• DESCRIPTION OF THE TASK
Reproduce verbatim the lines of the records below, starting at the line that contains "Mask each instance of nucleus." and stopping after the line that contains "415L377 467L428 493H494L558". Leave the pictures out of your reproduction.

*-*-*

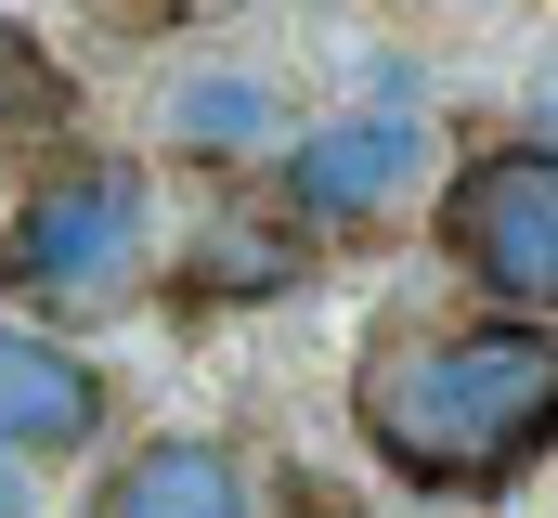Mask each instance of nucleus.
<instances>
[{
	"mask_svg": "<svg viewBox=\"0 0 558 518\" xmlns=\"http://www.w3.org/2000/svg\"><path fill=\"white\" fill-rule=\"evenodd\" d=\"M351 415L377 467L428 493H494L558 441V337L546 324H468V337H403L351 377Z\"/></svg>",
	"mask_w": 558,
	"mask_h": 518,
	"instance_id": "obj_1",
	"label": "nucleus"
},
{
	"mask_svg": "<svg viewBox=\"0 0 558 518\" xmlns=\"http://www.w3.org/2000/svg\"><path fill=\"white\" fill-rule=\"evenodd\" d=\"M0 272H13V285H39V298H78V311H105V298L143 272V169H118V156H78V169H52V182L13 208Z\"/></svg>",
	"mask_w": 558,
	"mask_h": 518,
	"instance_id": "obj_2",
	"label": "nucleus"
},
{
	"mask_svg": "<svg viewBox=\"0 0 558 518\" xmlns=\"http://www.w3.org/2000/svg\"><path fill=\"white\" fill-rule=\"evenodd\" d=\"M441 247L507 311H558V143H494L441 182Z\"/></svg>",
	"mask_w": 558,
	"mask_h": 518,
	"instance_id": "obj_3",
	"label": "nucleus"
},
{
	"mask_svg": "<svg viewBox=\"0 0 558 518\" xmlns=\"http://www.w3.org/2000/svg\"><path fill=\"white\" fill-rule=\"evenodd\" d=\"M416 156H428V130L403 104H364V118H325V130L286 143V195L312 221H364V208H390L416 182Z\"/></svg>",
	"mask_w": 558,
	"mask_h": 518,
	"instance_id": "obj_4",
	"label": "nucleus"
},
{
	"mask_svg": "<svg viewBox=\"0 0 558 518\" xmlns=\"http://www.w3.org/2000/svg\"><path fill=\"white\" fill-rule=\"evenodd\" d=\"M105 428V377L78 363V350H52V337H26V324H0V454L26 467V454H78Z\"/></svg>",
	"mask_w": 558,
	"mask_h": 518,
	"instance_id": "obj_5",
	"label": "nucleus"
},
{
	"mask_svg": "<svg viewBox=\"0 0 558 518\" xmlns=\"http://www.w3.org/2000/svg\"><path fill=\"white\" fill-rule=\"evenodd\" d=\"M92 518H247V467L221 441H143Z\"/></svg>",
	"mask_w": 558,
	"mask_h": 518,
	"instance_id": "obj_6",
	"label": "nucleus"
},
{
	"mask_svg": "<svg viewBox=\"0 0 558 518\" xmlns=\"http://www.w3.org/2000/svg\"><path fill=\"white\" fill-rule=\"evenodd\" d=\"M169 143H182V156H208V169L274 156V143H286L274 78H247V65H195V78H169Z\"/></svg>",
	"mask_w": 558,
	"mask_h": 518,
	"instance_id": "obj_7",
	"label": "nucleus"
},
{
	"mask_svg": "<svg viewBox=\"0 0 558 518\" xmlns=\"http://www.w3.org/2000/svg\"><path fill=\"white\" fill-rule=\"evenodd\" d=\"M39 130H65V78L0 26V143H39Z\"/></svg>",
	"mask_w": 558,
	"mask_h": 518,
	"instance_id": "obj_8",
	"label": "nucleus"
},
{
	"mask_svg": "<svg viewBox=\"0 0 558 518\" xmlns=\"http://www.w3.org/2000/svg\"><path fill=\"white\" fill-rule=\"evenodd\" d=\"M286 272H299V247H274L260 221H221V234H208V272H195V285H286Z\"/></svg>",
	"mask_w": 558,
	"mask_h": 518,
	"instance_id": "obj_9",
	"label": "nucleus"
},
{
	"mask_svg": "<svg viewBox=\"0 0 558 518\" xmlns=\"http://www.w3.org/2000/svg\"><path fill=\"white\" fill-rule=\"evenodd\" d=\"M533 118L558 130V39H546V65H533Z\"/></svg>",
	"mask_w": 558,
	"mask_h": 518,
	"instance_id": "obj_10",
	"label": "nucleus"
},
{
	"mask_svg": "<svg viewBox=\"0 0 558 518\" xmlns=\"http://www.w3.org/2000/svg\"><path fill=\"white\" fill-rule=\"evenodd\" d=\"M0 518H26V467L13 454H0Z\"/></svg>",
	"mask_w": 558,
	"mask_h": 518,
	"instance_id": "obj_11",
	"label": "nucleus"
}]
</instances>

*-*-*

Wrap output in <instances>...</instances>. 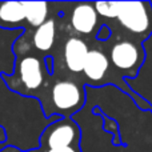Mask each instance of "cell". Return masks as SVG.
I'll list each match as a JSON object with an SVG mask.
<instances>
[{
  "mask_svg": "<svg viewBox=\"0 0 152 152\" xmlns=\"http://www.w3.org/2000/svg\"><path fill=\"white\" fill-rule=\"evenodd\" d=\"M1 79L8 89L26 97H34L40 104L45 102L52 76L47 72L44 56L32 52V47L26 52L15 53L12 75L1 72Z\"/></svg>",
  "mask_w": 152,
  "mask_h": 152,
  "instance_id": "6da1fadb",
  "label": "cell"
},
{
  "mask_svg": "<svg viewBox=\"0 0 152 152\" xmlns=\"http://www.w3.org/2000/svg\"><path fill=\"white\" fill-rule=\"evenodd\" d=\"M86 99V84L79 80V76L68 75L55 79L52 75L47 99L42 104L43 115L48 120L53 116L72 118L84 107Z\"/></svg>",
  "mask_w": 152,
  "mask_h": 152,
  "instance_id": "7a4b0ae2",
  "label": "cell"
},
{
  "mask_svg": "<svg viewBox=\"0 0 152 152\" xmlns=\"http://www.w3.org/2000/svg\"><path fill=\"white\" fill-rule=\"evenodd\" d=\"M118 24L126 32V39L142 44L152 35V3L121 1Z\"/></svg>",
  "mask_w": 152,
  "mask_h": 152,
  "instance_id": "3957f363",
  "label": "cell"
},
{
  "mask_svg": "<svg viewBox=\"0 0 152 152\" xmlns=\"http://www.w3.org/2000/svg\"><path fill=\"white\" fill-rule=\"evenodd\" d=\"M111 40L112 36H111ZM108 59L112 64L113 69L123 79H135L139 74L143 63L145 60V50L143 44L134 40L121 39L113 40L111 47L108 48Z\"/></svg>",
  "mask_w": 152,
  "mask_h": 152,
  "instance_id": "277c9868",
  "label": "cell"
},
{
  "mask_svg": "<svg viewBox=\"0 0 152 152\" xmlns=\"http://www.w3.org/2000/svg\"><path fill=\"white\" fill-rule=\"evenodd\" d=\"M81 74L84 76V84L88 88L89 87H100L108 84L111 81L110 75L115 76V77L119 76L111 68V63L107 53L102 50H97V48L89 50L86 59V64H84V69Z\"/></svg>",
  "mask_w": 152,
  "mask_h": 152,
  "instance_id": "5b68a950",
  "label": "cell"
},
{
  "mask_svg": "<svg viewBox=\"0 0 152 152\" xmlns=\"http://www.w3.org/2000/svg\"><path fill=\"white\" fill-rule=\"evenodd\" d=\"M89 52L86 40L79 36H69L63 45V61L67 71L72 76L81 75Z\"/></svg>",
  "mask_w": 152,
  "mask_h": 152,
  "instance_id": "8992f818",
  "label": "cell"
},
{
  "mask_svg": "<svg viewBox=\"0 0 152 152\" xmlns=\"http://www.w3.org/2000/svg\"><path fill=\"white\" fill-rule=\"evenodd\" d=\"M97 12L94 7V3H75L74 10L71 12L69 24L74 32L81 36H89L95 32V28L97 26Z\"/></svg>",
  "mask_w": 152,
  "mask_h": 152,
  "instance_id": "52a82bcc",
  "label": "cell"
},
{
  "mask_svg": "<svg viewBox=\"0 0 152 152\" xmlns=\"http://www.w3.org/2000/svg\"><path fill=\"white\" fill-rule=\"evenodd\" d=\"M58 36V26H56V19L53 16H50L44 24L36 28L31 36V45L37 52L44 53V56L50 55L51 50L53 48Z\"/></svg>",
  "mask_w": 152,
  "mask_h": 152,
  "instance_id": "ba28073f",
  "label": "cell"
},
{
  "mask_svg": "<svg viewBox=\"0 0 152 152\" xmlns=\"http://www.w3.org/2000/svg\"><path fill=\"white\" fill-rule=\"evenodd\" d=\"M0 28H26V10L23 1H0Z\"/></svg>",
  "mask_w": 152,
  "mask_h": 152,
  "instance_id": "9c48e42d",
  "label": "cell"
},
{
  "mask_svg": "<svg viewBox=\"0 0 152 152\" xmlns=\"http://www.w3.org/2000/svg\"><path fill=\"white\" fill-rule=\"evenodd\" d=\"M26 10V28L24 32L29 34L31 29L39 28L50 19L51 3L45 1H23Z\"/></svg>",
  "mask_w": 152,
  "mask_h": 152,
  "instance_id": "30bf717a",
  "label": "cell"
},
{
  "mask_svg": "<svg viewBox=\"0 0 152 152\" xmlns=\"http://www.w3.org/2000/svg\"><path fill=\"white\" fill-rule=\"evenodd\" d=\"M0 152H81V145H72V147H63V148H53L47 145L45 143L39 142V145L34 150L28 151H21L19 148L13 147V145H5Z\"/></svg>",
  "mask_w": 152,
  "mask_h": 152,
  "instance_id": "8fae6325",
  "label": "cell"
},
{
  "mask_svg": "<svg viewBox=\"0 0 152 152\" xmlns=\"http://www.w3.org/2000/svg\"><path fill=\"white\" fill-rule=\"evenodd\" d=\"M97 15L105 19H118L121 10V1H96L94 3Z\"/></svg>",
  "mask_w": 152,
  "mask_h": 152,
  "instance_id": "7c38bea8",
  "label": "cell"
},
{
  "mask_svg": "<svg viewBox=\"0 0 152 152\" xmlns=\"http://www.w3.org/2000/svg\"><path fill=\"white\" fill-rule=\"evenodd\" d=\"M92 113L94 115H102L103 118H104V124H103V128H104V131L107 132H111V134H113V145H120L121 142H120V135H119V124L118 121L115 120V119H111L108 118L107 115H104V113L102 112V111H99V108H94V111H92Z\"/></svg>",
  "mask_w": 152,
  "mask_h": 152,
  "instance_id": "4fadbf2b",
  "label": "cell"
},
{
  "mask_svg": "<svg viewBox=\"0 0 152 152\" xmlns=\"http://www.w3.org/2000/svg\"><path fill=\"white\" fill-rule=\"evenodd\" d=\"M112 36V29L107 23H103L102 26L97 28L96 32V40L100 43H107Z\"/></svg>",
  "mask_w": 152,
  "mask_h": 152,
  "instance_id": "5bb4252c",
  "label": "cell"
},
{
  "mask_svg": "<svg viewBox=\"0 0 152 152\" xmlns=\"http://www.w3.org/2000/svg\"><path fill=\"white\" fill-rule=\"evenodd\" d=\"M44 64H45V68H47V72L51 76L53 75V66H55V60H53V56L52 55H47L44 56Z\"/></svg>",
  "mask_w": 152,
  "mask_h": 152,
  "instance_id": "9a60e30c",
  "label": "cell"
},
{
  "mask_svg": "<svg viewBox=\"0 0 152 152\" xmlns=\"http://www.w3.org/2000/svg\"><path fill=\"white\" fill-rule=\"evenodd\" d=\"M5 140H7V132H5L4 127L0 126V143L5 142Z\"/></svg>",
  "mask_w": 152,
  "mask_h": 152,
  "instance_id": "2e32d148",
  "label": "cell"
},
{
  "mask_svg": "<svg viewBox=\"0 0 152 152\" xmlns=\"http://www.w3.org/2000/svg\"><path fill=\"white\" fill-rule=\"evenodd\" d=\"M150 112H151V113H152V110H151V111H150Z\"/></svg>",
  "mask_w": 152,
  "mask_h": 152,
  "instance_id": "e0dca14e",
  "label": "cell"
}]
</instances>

*-*-*

• FINAL RESULT
Mask each instance of nucleus.
<instances>
[{
	"mask_svg": "<svg viewBox=\"0 0 558 518\" xmlns=\"http://www.w3.org/2000/svg\"><path fill=\"white\" fill-rule=\"evenodd\" d=\"M351 415L377 467L428 493H494L558 441V337L546 324H468V337H403L351 377Z\"/></svg>",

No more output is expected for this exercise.